Bug 42426 - Artifacts when firefox does partial image rendering [SNA]
Summary: Artifacts when firefox does partial image rendering [SNA]
Status: RESOLVED FIXED
Alias: None
Product: xorg
Classification: Unclassified
Component: Driver/intel (show other bugs)
Version: git
Hardware: Other All
: medium normal
Assignee: Chris Wilson
QA Contact: Intel GFX Bugs mailing list
URL:
Whiteboard:
Keywords:
Depends on:
Blocks:
 
Reported: 2011-10-31 05:56 UTC by Clemens Eisserer
Modified: 2013-05-09 13:44 UTC (History)
1 user (show)

See Also:
i915 platform:
i915 features:


Attachments
screenshot (146.69 KB, image/png)
2011-10-31 05:58 UTC, Clemens Eisserer
no flags Details
debug=full log (2.53 MB, application/x-bzip2)
2012-03-12 11:40 UTC, Clemens Eisserer
no flags Details
debug=full log with patches (2.83 MB, application/x-bzip2)
2012-03-13 12:17 UTC, Clemens Eisserer
no flags Details
screenshot of misrendered fudzilla (229.64 KB, image/png)
2012-03-13 12:31 UTC, Clemens Eisserer
no flags Details
another screenshot of fudzilla (235.33 KB, image/png)
2012-03-13 12:32 UTC, Clemens Eisserer
no flags Details
Firefox artifacts w/SNA (144.01 KB, image/png)
2012-04-14 08:51 UTC, cyshei
no flags Details

Description Clemens Eisserer 2011-10-31 05:56:35 UTC

    
Comment 1 Clemens Eisserer 2011-10-31 05:58:18 UTC
When firefox loads an image, it renders it a few times while loading, which seems to be broken with SNA. The screenshot attached shows firefox-7.0.1, displaying a partially loaded image from bugzilla.


intel i945GM
libdrm-2.4.27
pixman-0.23.8
linux-3.1.0
xorg 1.11.1
Comment 2 Clemens Eisserer 2011-10-31 05:58:54 UTC
Created attachment 52948 [details]
screenshot
Comment 3 Chris Wilson 2011-10-31 07:19:11 UTC
I haven't seen this one myself yet, so it might require some complicating interactions to trigger a particular path. How reproducible are you finding this bug?
Comment 4 Clemens Eisserer 2011-10-31 09:20:18 UTC
I just go to https://bugs.freedesktop.org/attachment.cgi?id=52947 and the resulting image is garbled.

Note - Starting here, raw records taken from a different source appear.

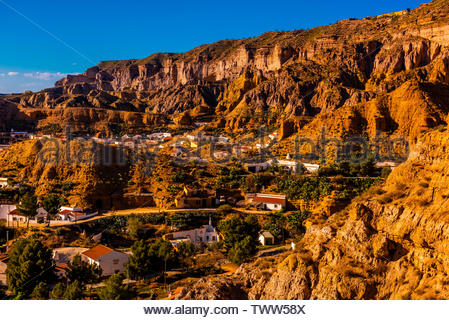 Rock formations, the town of Gorafe and the surrounding Gorafe Desert, Granada Province, Andalusia, Spain. - Stock Image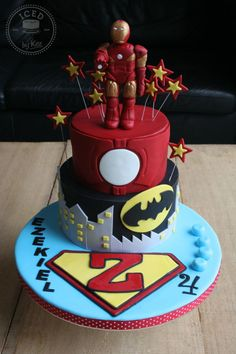 Super Hero Cake I like the idea of putting the childs initial in the logo though...so like put an F instead of an S on the superman (if you want superman) wasn't sure if we were doing marvel or dc :) @Jennifer Morgan-Eder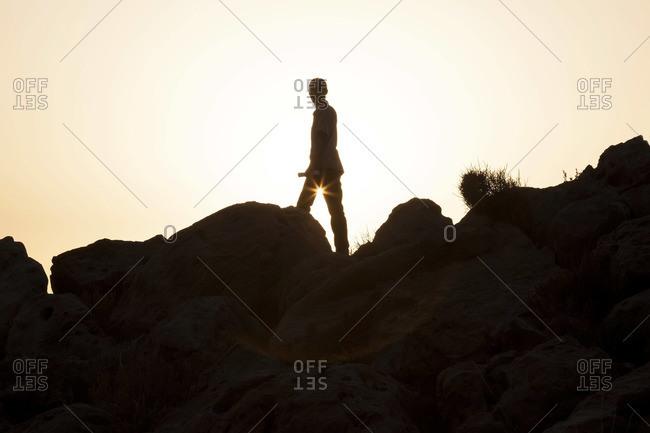 Man on rocks at sunset, Atlas Mountains, Morocco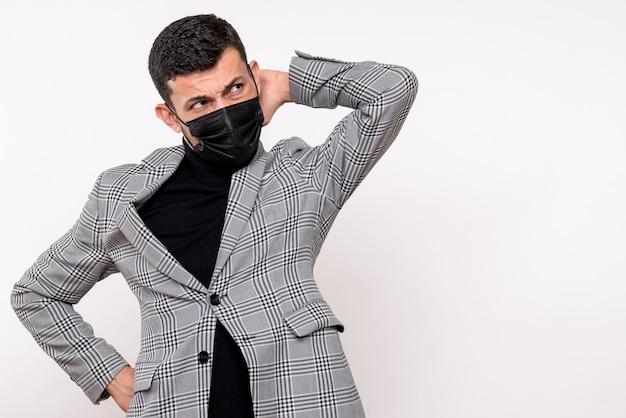 Vista frontale giovane uomo con maschera nera mettendo la mano su un collo in piedi su sfondo bianco isolato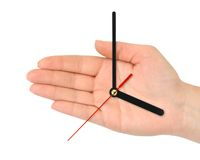 Hand with clock-hands Stock Images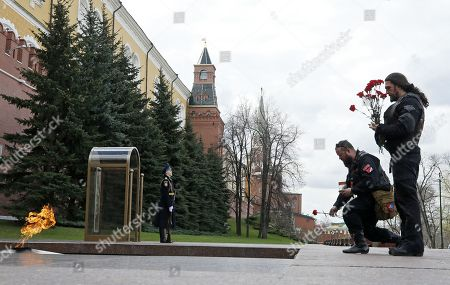 Alexander Zaldostanov (R), nicknamed 'Khirurg' (Surgeon), leader of the Russian motorcycle club the Night Wolves and his club-mates attend a wreath laying ceremony at the Tomb of the Unknown Soldier near the Kremlin wall prior the start their rally from Moscow to Berlin 'Victory Roads - to Berlin' from at the Manezhnaya square in central Moscow, Russia, 28 April 2018. The annual 'Victory Roads - to Berlin' motorcycle rally marking the 73rd anniversary of victory over Nazi-Germany in WWII lasts for 14 days and covers 6,000 km.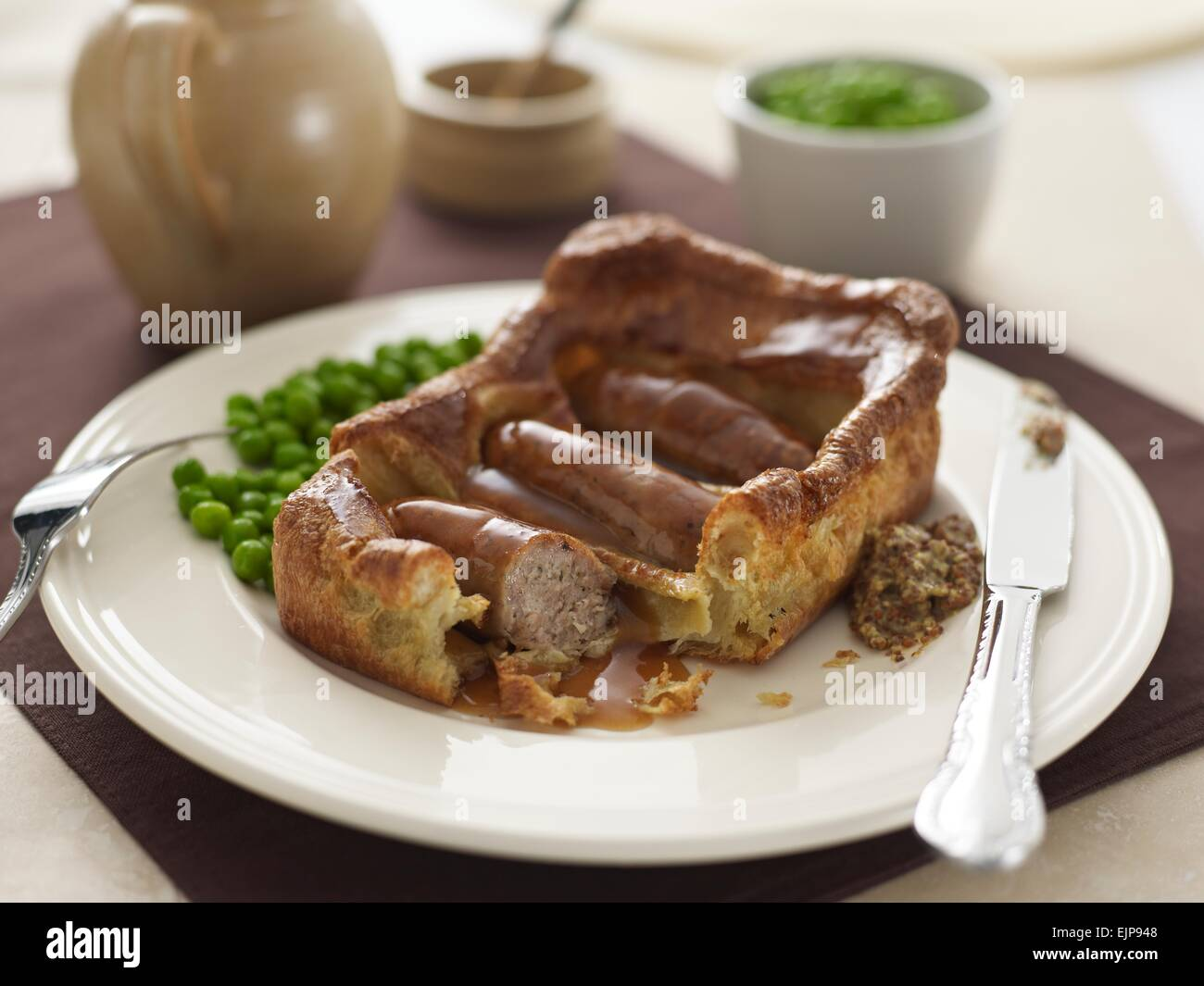 plated Meal of Toad in the hole large square Yorkshire pudding with three sausages gravy peas and whole grain mustard - Stock Image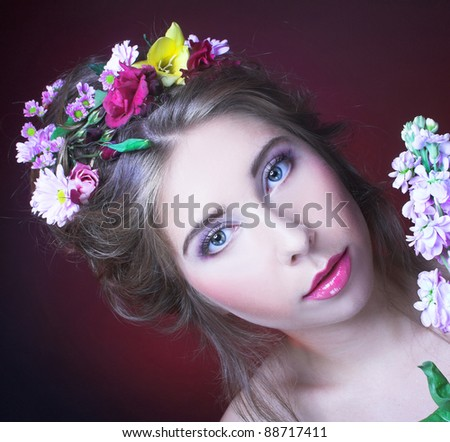 Girl wiht flowers in her hair and in her hands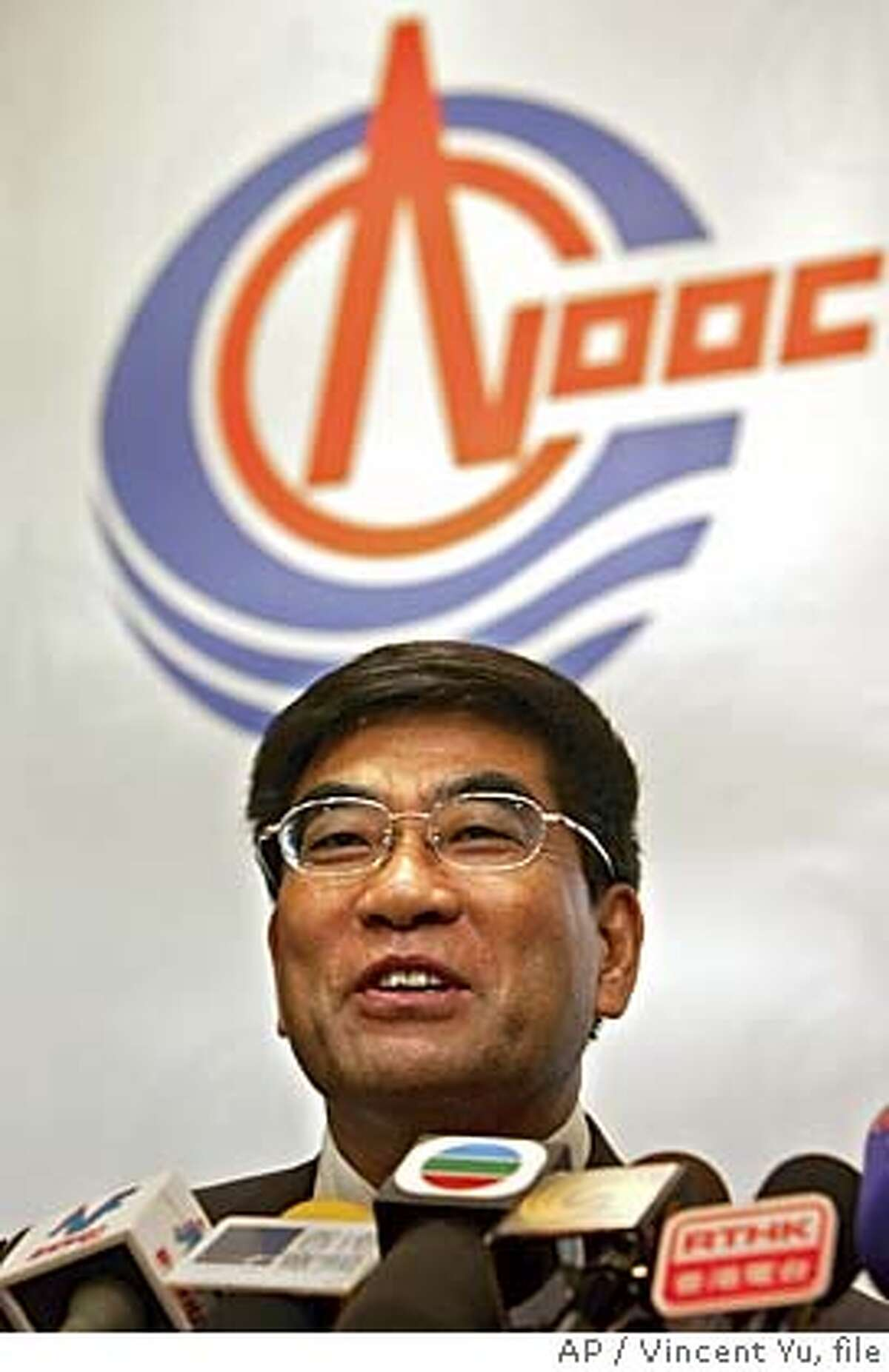 **FILE** Chairman and Chief Executive officer of China National Offshore Oil Corporation ( CNOOC ) Fu Chengyu smiles as he speaks to reporters during a press conference in Hong Kong in this Tuesday, March 29, 2005 file photo. Unocal Corp. said Monday, July 25, 2005 that it was prepared to drop its support for a takeover agreement with Chevron Corp. and accept an acquisition by CNOOC Ltd. had the Chinese state-owned oil company raised its bid sufficiently enough to offset regulatory and financial risks. (AP Photo/Vincent Yu, file) MARCH 29, 2005 FILE PHOTO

Just tried, I only get the corruption when the window is too small and firefox automatically scales the image down to fit it to window.
Comment 5 Chris Wilson 2011-10-31 09:37:58 UTC
Using iceweasel 7.0.1 with a ridiculously small window and watching the images progressively load... no glitch. Might be related to 945GM rather than PNV I suppose, strikes me as unlikely though.
Comment 6 Clemens Eisserer 2011-10-31 09:44:43 UTC
I was using official mozilla builds which have a bundled version of cairo + pixman - could that be the cause?
Comment 7 Chris Wilson 2011-10-31 09:54:13 UTC
Mozilla do have a tendency to replace CAIRO_EXTEND_NONE with CAIRO_EXTEND_PAD which gives the effect you see if the composite operation is not properly clipped. I'm not sure if they actually gone as far as patching their copy of cairo to divert EXTEND_NONE in the xlib backend, but it does suggest at least one line of investigation.
Comment 8 Clemens Eisserer 2011-10-31 12:29:04 UTC
Thanks for the information.

I can confirm now that the artifacts only happen with the official mozilla builds, with firefox-7 shipped by fedora everything is fine.

> if the composite operation is not properly clipped.
I wonder where the clip is lost.

Thanks, Clemens
Comment 9 Chris Wilson 2012-01-26 12:26:24 UTC
Hmm, original bug is before the great damage break and then eventual fix. Though I can hope that this too was in fact a damage bug that eventually got fixed.

Clemens, are you still seeing this bug?
Comment 10 Chris Wilson 2012-03-02 04:45:27 UTC
I'm going to assume that I've fixed this one in the great damage overhaul. Call me an optimist, but I trust Clemens to point out my failures ;)
Comment 11 Clemens Eisserer 2012-03-04 12:06:00 UTC
Sorry for the delay - my SSD died so it took some time to get everything back to normal.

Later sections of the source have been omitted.